**Problem description**
From the entries below, retype only the lines from the one with "Ascites and/or peritoneal nodules" through the one with "Protocol Approvals", exactly as written.

______

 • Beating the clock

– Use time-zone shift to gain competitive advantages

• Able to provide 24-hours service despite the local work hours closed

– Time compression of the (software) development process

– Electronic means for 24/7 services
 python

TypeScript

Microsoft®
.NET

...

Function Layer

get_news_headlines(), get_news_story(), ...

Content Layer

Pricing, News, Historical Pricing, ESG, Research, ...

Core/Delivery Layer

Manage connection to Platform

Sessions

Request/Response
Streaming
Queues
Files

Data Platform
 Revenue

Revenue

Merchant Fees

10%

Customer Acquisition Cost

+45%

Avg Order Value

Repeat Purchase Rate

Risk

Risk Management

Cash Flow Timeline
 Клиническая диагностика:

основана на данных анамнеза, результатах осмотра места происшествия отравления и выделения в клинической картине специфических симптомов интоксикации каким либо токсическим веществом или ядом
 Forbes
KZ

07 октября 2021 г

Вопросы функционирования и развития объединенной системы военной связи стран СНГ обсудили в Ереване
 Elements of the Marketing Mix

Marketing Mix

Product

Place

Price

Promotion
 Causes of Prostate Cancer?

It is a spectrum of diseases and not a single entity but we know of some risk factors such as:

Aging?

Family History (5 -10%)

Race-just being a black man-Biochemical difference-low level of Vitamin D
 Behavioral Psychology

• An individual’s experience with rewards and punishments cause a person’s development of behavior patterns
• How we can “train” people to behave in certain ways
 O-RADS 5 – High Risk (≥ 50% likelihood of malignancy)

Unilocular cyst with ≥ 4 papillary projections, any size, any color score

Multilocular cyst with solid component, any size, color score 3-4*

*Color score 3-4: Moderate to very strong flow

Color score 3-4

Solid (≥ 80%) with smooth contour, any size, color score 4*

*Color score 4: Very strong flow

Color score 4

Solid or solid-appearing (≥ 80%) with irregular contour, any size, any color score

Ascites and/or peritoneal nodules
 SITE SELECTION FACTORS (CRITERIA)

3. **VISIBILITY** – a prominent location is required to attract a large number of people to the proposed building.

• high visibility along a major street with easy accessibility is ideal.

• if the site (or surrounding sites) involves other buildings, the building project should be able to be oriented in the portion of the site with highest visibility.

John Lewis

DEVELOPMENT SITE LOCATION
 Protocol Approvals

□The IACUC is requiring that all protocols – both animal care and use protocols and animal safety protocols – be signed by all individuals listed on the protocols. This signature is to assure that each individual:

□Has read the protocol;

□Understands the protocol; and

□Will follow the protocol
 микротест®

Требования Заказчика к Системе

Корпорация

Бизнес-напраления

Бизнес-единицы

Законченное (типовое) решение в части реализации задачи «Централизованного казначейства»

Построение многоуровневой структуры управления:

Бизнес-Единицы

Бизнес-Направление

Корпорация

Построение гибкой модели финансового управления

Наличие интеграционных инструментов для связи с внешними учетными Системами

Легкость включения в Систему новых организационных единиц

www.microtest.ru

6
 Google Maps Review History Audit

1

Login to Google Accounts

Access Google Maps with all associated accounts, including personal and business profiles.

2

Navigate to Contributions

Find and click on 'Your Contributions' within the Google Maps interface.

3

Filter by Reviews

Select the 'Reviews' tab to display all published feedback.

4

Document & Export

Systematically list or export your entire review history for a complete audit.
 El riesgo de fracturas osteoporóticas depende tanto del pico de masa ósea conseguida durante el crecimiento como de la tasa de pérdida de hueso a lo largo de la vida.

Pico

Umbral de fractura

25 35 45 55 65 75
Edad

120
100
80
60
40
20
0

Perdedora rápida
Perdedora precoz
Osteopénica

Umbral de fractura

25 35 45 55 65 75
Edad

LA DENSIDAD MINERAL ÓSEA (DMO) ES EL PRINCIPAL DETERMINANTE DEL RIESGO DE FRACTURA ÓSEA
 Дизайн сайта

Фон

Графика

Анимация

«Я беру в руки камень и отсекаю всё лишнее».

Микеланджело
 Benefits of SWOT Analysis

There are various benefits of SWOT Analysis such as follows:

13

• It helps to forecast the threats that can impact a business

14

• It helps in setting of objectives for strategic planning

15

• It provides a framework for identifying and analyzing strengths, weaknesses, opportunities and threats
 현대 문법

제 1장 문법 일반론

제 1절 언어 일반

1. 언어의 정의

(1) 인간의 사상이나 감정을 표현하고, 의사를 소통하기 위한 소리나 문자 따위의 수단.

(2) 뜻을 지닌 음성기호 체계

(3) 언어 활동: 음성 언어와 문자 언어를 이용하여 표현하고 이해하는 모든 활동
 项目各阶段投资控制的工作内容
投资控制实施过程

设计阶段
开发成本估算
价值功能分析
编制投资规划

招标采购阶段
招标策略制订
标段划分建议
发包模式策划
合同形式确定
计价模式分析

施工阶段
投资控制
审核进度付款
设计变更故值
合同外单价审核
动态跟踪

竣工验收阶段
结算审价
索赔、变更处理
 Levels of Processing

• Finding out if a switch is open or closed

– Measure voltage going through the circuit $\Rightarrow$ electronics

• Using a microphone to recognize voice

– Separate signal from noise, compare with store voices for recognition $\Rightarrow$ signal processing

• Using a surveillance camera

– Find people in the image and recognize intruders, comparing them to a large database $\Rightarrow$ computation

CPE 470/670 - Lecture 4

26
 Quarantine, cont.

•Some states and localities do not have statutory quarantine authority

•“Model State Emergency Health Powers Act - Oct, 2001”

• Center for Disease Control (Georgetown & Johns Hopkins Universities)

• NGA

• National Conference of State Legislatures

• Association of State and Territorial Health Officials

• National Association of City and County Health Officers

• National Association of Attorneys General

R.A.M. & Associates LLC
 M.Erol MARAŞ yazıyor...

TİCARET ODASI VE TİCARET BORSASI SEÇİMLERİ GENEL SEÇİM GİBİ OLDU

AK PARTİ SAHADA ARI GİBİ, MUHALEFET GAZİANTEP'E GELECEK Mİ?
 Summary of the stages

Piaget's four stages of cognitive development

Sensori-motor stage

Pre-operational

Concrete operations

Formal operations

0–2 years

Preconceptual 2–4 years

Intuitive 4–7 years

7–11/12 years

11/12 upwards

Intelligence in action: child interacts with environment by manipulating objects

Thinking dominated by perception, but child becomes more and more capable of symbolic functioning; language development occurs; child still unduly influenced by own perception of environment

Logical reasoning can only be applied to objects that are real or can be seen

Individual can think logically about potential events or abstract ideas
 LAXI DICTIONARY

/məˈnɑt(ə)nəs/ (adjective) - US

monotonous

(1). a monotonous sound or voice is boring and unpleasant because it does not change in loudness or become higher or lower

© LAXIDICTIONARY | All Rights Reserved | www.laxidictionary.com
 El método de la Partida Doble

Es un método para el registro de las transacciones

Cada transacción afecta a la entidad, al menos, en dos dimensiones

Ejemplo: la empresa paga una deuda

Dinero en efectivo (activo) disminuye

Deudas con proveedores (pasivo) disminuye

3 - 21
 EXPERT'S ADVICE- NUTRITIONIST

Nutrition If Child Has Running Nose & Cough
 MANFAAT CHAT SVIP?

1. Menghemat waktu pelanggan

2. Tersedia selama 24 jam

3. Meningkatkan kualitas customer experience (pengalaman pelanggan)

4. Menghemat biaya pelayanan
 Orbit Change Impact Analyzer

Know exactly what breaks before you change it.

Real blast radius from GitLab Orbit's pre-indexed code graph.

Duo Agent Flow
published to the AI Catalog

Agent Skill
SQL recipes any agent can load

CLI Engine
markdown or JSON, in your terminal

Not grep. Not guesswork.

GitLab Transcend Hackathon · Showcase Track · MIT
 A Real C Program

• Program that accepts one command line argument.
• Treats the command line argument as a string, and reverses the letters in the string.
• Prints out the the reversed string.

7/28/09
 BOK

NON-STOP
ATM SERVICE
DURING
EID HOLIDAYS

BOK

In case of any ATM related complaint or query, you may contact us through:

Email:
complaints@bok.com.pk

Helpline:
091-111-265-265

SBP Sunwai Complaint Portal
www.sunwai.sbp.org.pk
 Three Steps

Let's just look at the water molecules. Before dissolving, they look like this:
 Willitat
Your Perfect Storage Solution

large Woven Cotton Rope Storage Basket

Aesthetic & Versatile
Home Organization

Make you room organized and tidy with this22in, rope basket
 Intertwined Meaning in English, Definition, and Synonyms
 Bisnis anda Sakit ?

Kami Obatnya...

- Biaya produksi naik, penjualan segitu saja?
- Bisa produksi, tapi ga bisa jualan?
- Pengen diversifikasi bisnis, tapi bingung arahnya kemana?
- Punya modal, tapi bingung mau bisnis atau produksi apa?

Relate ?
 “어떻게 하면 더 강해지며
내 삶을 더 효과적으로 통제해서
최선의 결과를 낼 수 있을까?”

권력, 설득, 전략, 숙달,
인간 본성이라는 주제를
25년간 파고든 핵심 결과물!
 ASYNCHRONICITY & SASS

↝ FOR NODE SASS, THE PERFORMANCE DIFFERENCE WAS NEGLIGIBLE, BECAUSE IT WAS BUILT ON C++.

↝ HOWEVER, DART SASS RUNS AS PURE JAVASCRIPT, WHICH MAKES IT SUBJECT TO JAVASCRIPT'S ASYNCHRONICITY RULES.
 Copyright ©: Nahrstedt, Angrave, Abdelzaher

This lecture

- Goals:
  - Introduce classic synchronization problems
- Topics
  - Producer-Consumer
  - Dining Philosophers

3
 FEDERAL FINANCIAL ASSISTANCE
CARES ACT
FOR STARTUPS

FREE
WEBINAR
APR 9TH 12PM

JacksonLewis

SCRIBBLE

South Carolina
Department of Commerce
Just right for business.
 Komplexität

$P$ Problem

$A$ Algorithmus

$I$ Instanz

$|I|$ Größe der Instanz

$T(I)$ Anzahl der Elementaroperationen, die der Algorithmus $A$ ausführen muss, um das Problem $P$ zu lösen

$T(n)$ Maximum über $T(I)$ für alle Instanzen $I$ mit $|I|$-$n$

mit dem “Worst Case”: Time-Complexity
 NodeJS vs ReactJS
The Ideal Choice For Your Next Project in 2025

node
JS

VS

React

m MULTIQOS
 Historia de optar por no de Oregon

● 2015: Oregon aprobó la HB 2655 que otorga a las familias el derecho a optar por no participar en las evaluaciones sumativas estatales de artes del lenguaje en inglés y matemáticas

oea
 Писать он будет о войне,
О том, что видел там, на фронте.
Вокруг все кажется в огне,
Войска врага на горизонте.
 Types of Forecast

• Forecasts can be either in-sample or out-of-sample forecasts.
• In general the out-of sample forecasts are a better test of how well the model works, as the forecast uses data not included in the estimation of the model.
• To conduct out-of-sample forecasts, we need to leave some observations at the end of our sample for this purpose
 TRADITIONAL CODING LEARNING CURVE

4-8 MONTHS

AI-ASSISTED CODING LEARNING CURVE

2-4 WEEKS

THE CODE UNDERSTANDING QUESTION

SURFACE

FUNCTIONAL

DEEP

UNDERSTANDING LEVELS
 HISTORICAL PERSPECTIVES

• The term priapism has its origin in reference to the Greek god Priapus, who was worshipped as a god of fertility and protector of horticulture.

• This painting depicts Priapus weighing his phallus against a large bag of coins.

______

**Output**
Ascites and/or peritoneal nodules
 SITE SELECTION FACTORS (CRITERIA)

3. **VISIBILITY** – a prominent location is required to attract a large number of people to the proposed building.

• high visibility along a major street with easy accessibility is ideal.

• if the site (or surrounding sites) involves other buildings, the building project should be able to be oriented in the portion of the site with highest visibility.

John Lewis

DEVELOPMENT SITE LOCATION
 Protocol Approvals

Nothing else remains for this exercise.